DATA SHOWN:
•••••
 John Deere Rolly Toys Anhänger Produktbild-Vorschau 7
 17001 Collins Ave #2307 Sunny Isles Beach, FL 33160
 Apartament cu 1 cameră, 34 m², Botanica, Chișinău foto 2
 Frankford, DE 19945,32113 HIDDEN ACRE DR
•••••
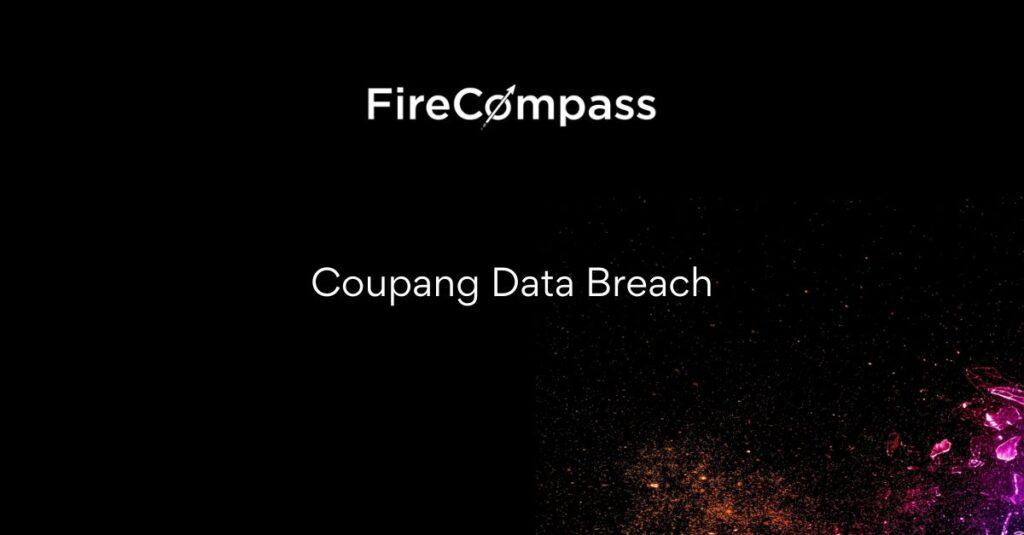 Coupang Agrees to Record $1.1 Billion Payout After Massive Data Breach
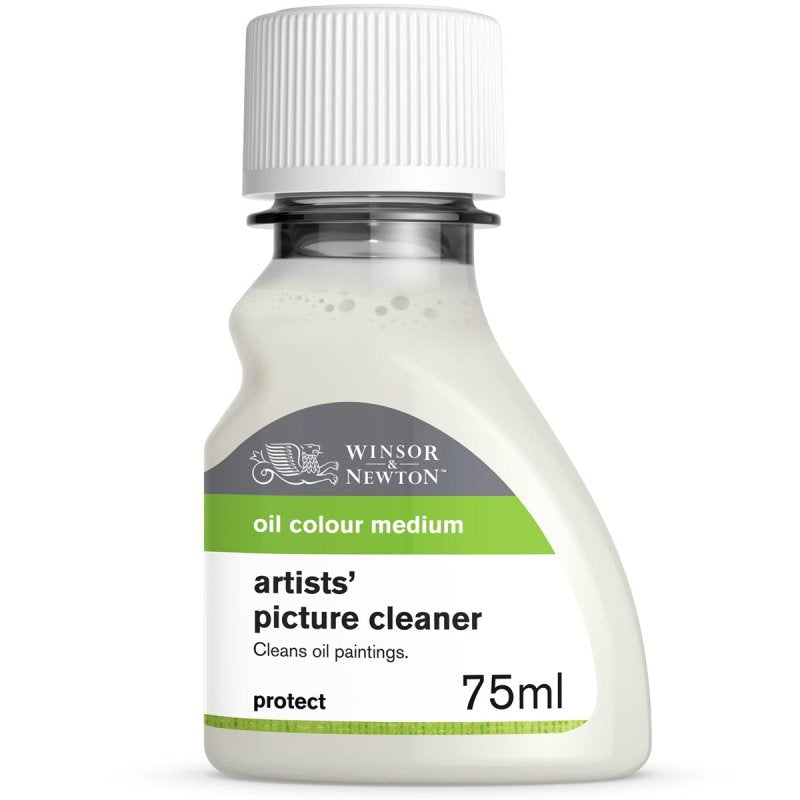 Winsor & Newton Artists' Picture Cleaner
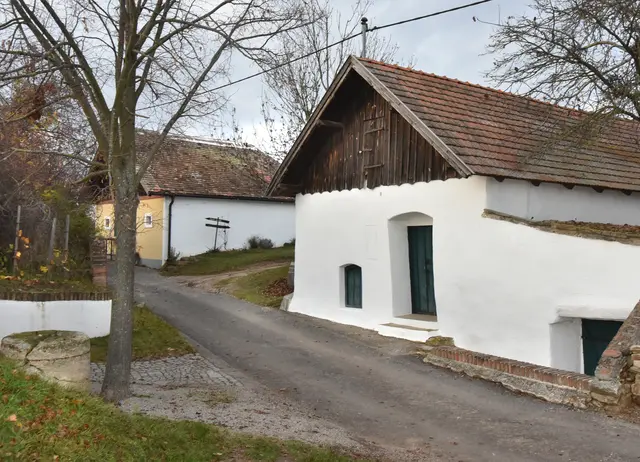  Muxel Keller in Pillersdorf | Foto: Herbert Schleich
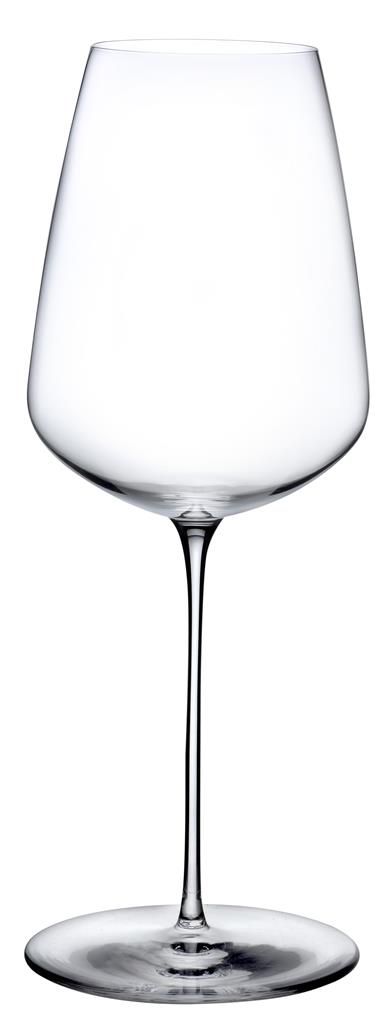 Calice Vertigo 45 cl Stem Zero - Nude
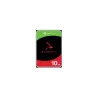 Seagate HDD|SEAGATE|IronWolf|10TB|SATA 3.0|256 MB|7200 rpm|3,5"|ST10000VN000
•••••
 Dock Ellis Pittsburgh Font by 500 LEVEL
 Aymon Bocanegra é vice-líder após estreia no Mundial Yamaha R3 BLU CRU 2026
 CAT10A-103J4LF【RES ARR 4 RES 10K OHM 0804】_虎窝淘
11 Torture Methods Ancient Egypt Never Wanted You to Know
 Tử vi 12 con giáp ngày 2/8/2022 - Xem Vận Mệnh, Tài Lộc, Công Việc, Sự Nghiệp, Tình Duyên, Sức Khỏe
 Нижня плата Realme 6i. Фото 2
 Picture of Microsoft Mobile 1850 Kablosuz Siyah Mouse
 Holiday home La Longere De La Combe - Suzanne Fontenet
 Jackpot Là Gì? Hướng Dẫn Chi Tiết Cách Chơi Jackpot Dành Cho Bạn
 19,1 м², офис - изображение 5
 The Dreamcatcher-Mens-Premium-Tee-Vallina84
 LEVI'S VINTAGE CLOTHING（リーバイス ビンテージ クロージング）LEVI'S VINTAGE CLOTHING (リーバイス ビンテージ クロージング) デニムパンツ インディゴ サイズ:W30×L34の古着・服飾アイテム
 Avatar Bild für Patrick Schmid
•••••
PROBLEM DESCRIPTION:
What do the entries above read from the line containing "Muxel Keller in" through the line containing "Seagate HDD|SEAGATE|IronWolf|10TB|SATA 3.0|256"? Output those lines exactly, both ends included, with the pictures left out.

ANSWER TO THE PROBLEM:
  Muxel Keller in Pillersdorf | Foto: Herbert Schleich
 Calice Vertigo 45 cl Stem Zero - Nude
 Seagate HDD|SEAGATE|IronWolf|10TB|SATA 3.0|256 MB|7200 rpm|3,5"|ST10000VN000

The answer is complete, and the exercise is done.